A new repeatable test case will be uploaded shortly. To run, please unpack the ZIP so that a mysql-test/suite/bug39440 directory is created and then run:

engine_type=Maria MTR_VERSION=1 perl mysql-test-run.pl \
--stress \
--stress-init-file=bug39440_init.txt \
--stress-test-file=bug39440_run.txt \
--stress-suite=bug39440 \
--stress-test-duration=60000 \
--stress-threads=100
[25 Dec 2008 19:24] Philip Stoev
Test case for bug 39440

Attachment: bug39440.zip (application/x-zip-compressed, text), 18.02 KiB.

[8 Jan 2009 9:10] Guilhem Bichot
see also BUG#40711, where crash is only a few lines far from this one.
[22 Jan 2009 21:55] Michael Widenius
There have been notable changes in the affected code in the MySQL-5.1-maria tree that is related to this problem (some of the changes fixes a similar problem).

These changes are not yet in in MySQL-6.0 or MySQL-6.0-maria (can be seen by doing a diff of ma_state.c between MySQL-6.0-maria an MySQL-5.1-maria).

I have run the test in MySQL-5.1-maria, but not seen this problem.

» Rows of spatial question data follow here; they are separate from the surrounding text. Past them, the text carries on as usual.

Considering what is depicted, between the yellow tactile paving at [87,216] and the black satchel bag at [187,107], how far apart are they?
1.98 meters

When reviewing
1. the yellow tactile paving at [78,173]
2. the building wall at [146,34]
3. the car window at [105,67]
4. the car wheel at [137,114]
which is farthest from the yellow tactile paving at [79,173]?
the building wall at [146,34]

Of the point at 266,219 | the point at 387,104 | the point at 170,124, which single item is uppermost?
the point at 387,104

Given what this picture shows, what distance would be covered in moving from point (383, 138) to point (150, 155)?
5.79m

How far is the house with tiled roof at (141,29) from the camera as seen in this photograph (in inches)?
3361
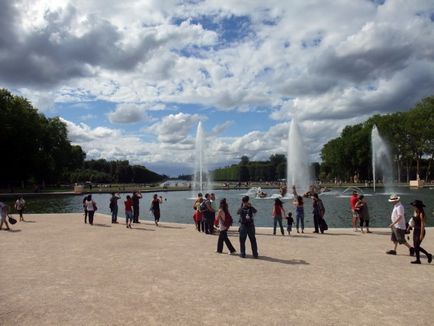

We should retest this bug after we have done a new merge of MySQL-5.1-maria to MySQL-6.0
[28 Jan 2009 10:14] Oleksandr Byelkin
I was able to repeat in on mysql-maria with help of:
perl fork_big2.pl --user=root --thread-factor=5
It is rare but still present.
[10 Mar 2009 17:02] Guilhem Bichot
I ran this fork test above for 3 hours, no crash, with latest 6.0-maria. Must be a duplicate of BUG#40711.